I disagree. I mapped out statements by Church leaders over the past 7 decades in exquisite detail in my book, and the Church's position has absolutely changed. For instance, Church leaders expounded the causes of homosexuality. Now, Elder Oaks and President Hinckley claim that we do not know the causes of homosexuality. That, my friend, is a distinct and documented change. 
The doctrines that relate to human sexuality and gender are really central to our theology. And marriage between a man and a woman, and the families that come from those marriages – that’s all central to God’s plan and to the opportunities that He offers to us, here and hereafter.
Now this is fun. I wrote an entire book (Breaking the Patriarch Grip: an argument for governance equality through sacred disobedience) about this theology based on outward appearances. Did we learn nothing from our gross error about race? All are alike unto God, my friends: male and female, black and white, bond and free. As with race, we have no objective test to discern who is in  and who is out. Sex, rather than being a binary, is a spectrum (a fact the postgender future will increasingly highlight). The assertion that each human body is embodies either male or female is all well and good: but we have no way to discern whether that is the case nor which sexed spirit inhabits a particular tabernacle.

Church members and leaders, like most people, rely on an Outward Appearance Test to bifurcate humanity. Not only does this approach assume (without merit) a correlation between physical and spiritual sex, it is (1) inconsistent (not everyone agrees by looking whether a person is male or female), (2) arbitrarily relies on the length of a person's genital tubercle, and (3) failes to account for intersexed persons (such as the reader of this post. Did you know, men, that you used to be both sexes, have ovarian tissue in your testicles, and at one point were on the default path to femalehood? And women, you too were bisexed at one point, have testicular tissue in your ovaries, and may in fact have an XY genotype?).

Church leaders' continued insistence on using the categories of male and female to restrict its governance and marriage practices will increasingly vitiate LDS credibility as more and more people abandon pre-critical notions of sex.

So homosexual behavior is contrary to those doctrines – has been, always will be – and can never be anything but transgression.
Elder C clearly oversteps his authority here.

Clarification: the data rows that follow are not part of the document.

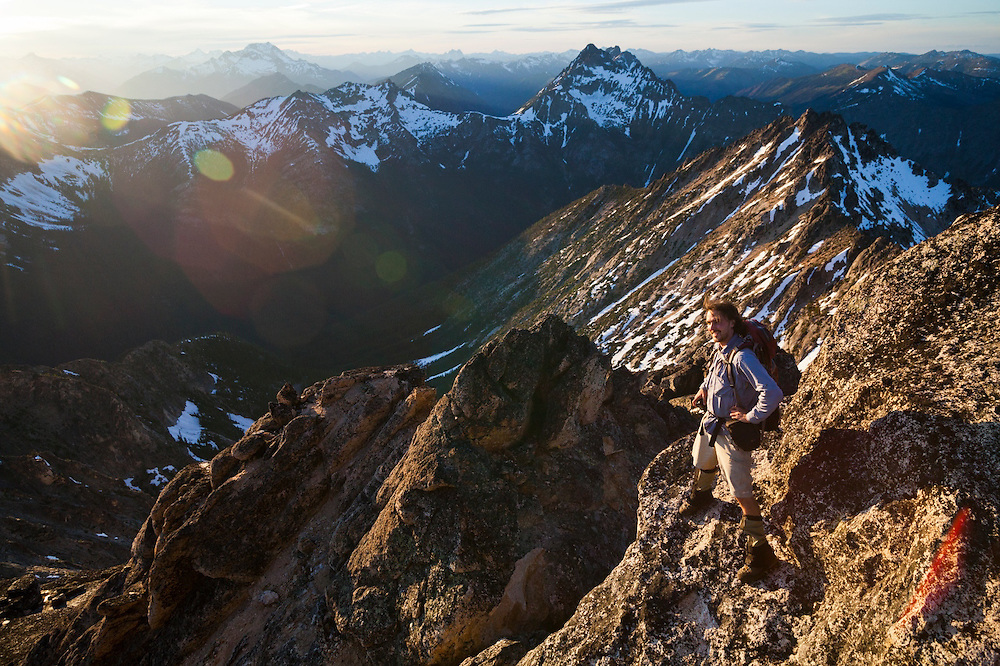Kevin Steffa looks out to the surrounding peaks from the summit of Golden Horn, Okanogan National Forest, Washington.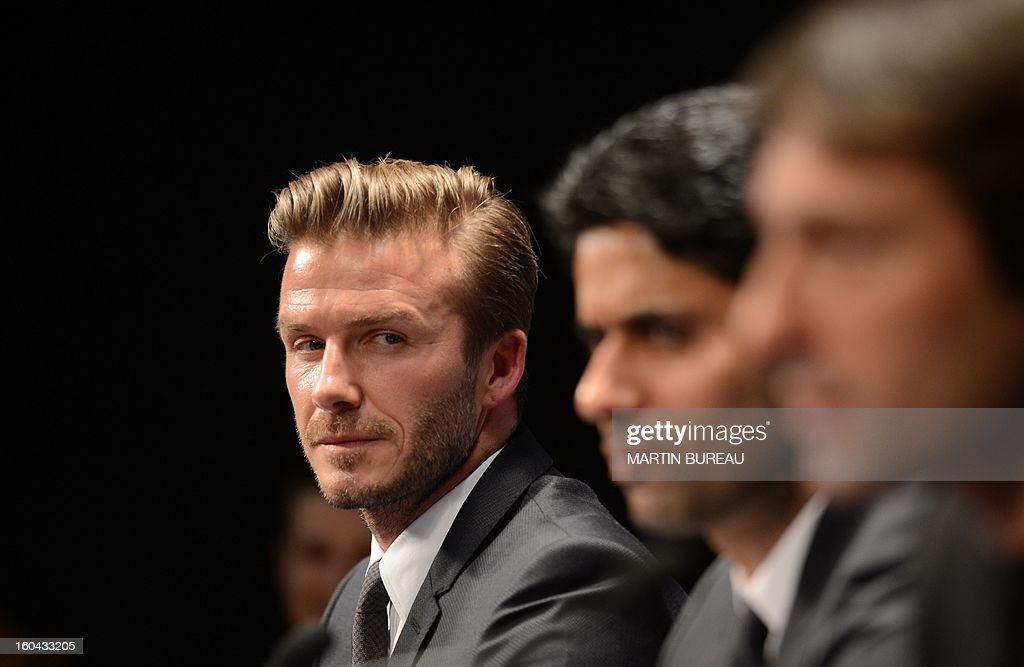 British football player David Beckham (L) gives a press conference flanked by PSG Qatari president Nasser Al-Khelaifi (C) and Brazilian sport director Leonardo on January 31, 2013 at the Parc des Princes stadium in Paris. Beckham signed a five-month deal with the French Ligue 1 football club Paris Saint Germain until the end of June.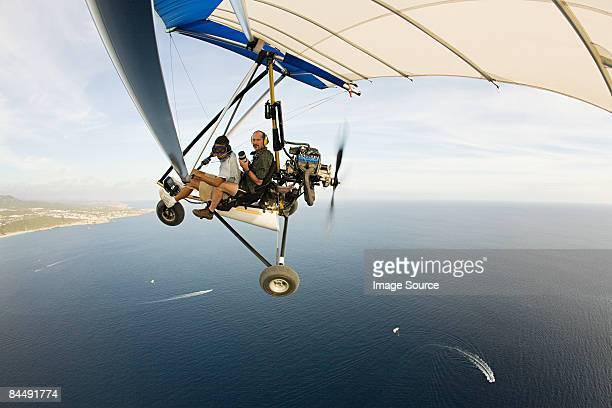 pilot and photographer on ultralight aircraft - aereo ultraleggero foto e immagini stock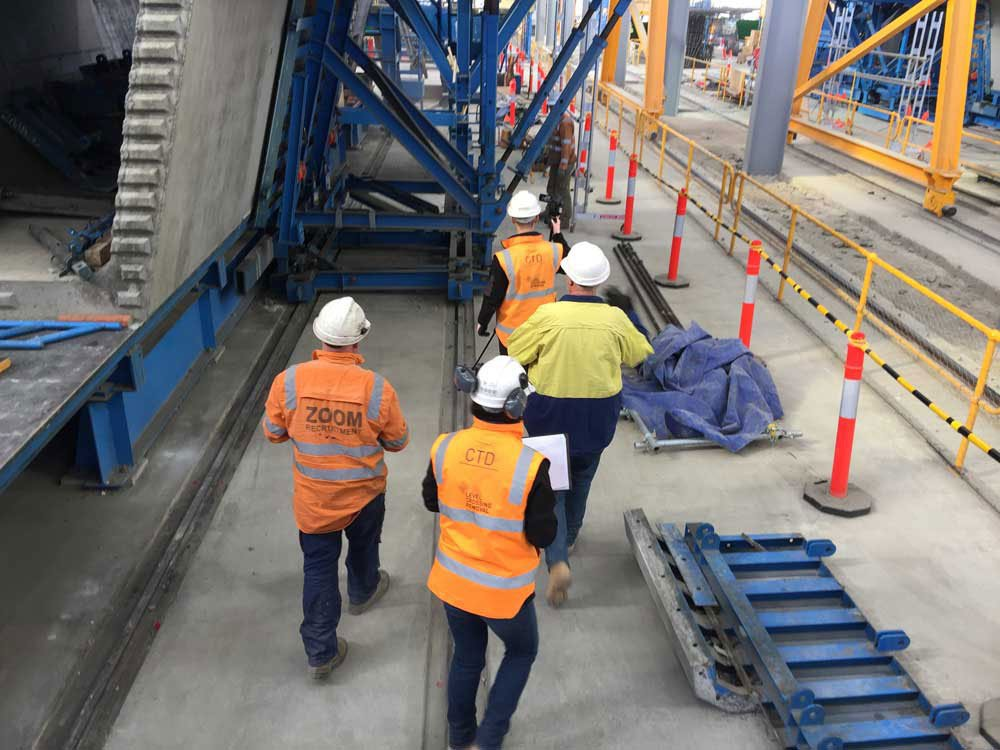 workers in hard hat and vests using real-world solutions on the job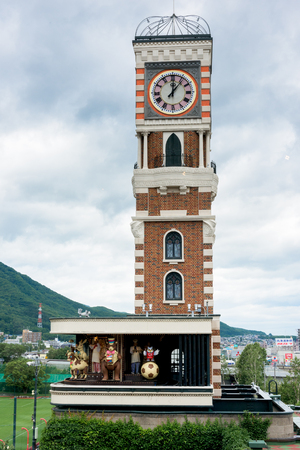 HOKKAIDO, JAPAN - JULY 22, 2015: Clock tower in the Rose Garden in Shiroi Kohibito Park. Shiroi Kohibito Park is a fantastic park inside Ishiya Chocolate Factory. Editorial
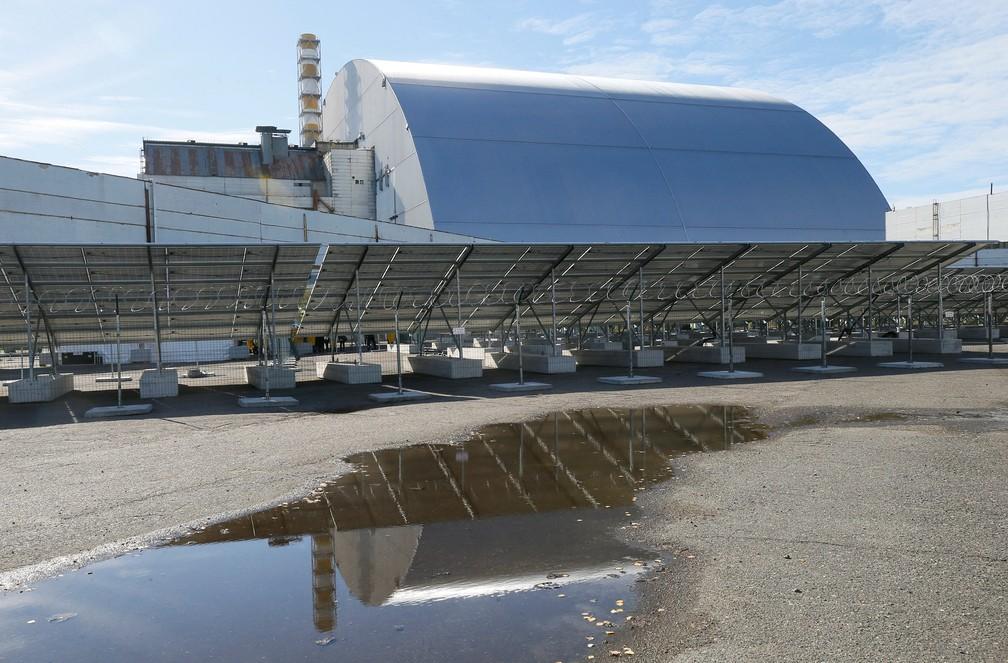 Painéis solares são vistos em frente ao arco que cobre o quarto reator danificado da usina nuclear de Chernobyl, em uma usina de energia solar recém-construída em Chernobyl, Ucrânia — Foto: REUTERS/Gleb Garanich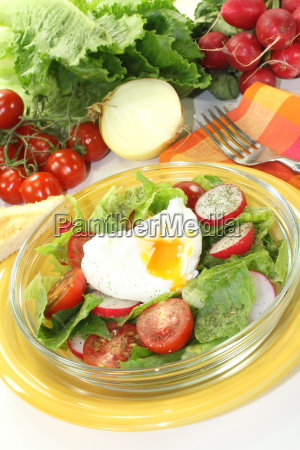salad with poached egg and tomatoes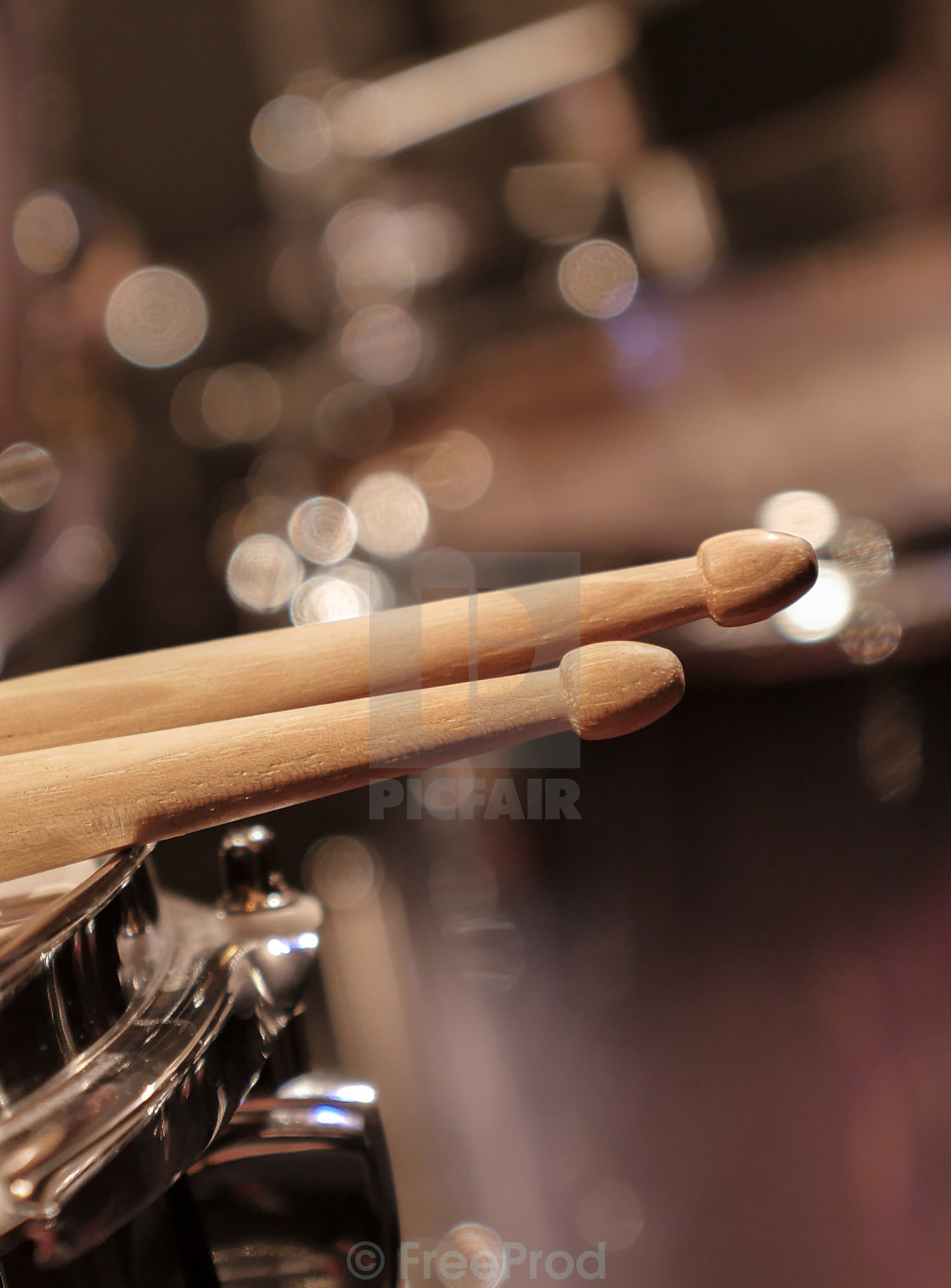 """Drum sticks lay on an drum set"" stock image"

God retains the ability to change doctrine, and has exercised that right on numerous occasions in the past. An apostle in 2012 does not have the power to bind his successors, nor God himself, perpetually into the future.

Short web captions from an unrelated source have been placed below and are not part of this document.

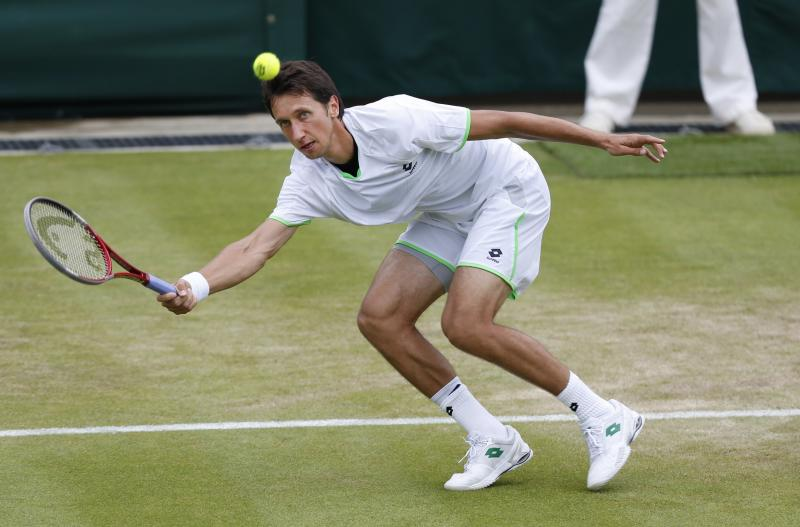 Sergiy Stakhovsky of Ukraine plays a return to Jurgen Melzer of Austria during their Men's second round singles match at the All England Lawn Tennis Championships in Wimbledon, London, Friday, June 28, 2013. (AP Photo/Sang Tan)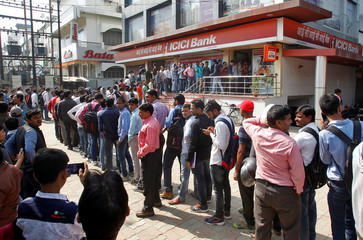 People queue outside a bank to exchange and deposit their old high denomination banknotes in Allahabad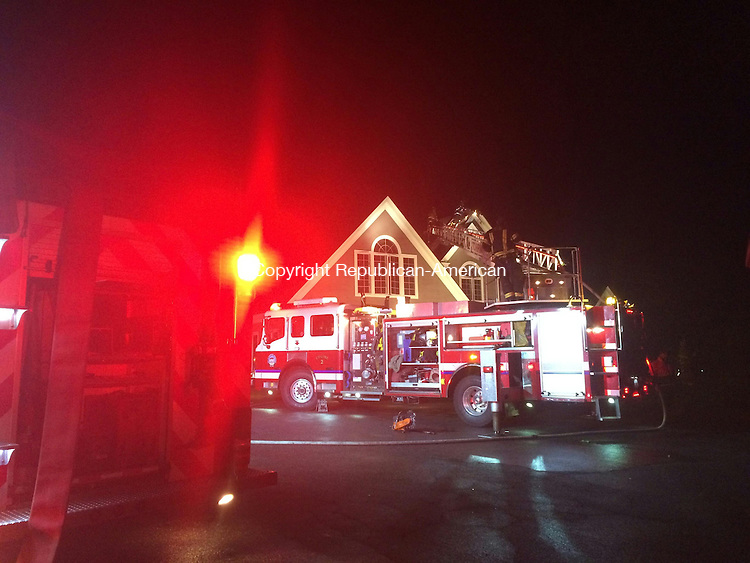 TORRINGTON, CT- 20 May 2015- 052015BJ01-- Torrington firefighters responded to 1971 Weed Road Tuesday night after a lightning strike caused a fire in the attic. Bruno Matarazzo Jr. Republican-American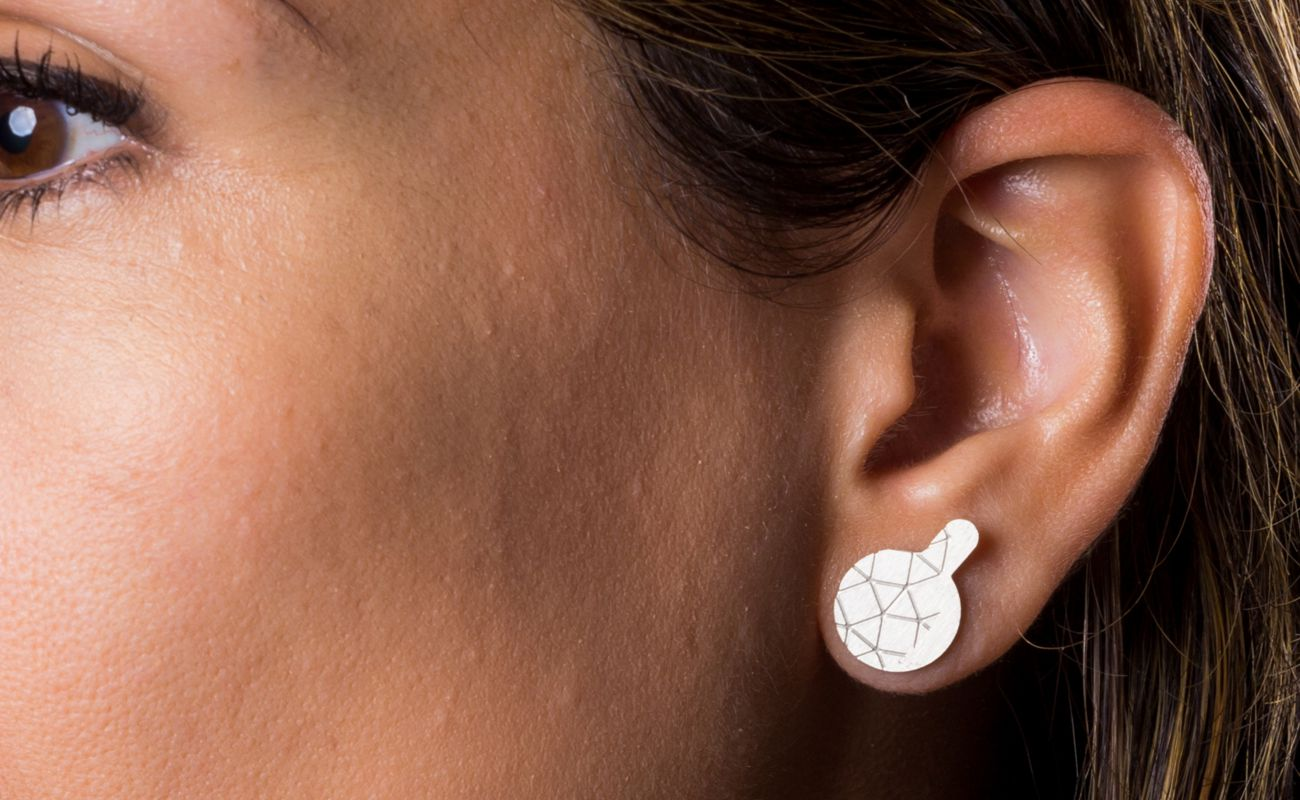 Empreinte II earrings finished in frosted silver placed on ear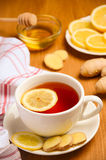 Black tea with lemon, ginger and honey on the wooden table. Stock Image
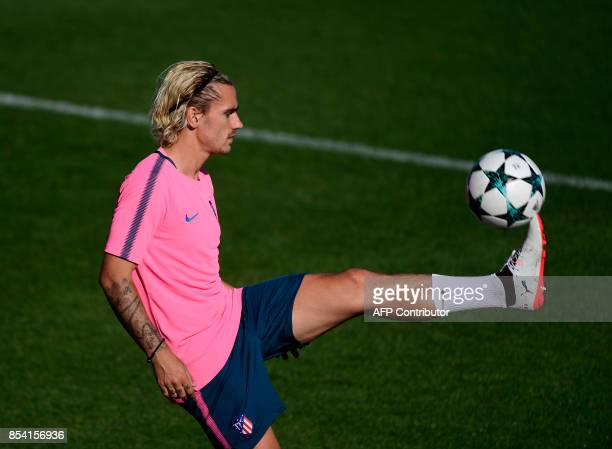 Atletico Madrid's French forward Antoine Griezmann controls the ball during a training session at the Wanda Metropolitano stadium in Madrid on...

Also, as mentioned above and detailed in my
Why Mormonism Can Abide Gay Marriage presentation, the absence of a test for discerning spiritual sex allows us to frankly embrace a position towards marriage that is blind to the man-made category of biological sex.

Additionally, exactly what would Elder C classify as homosexual behavior, out of this list?

  • Getting up early to make breakfast for your partner, even though you hate early mornings
  • Staying home from work, even though there's an important deliverable, because your partner is sick
  • Having sex with your partner
  • Sending your partner flowers at work
  • Scrubbing the toilet, even though it's not your favorite, because you know your partner likes things clean
  • Waiting at the halfway mark with a "Go Christy" sign at her marathon
I humbly submit that all are homosexual behaviors, just as their equivalents are all heterosexual behaviors. To "lustify" or reduce one's romantic orientation to genital contact is akin to equating marriage as nothing more than the sum of sexual interactions between the spouses. This failure to grasp the value of homosexual behavior is the most glaring flaw in Elder C's talk. Romantic homosexual relationships, like romantic heterosexual relationships, add incredible value to the lives of the gay people who constitute them and to society generally.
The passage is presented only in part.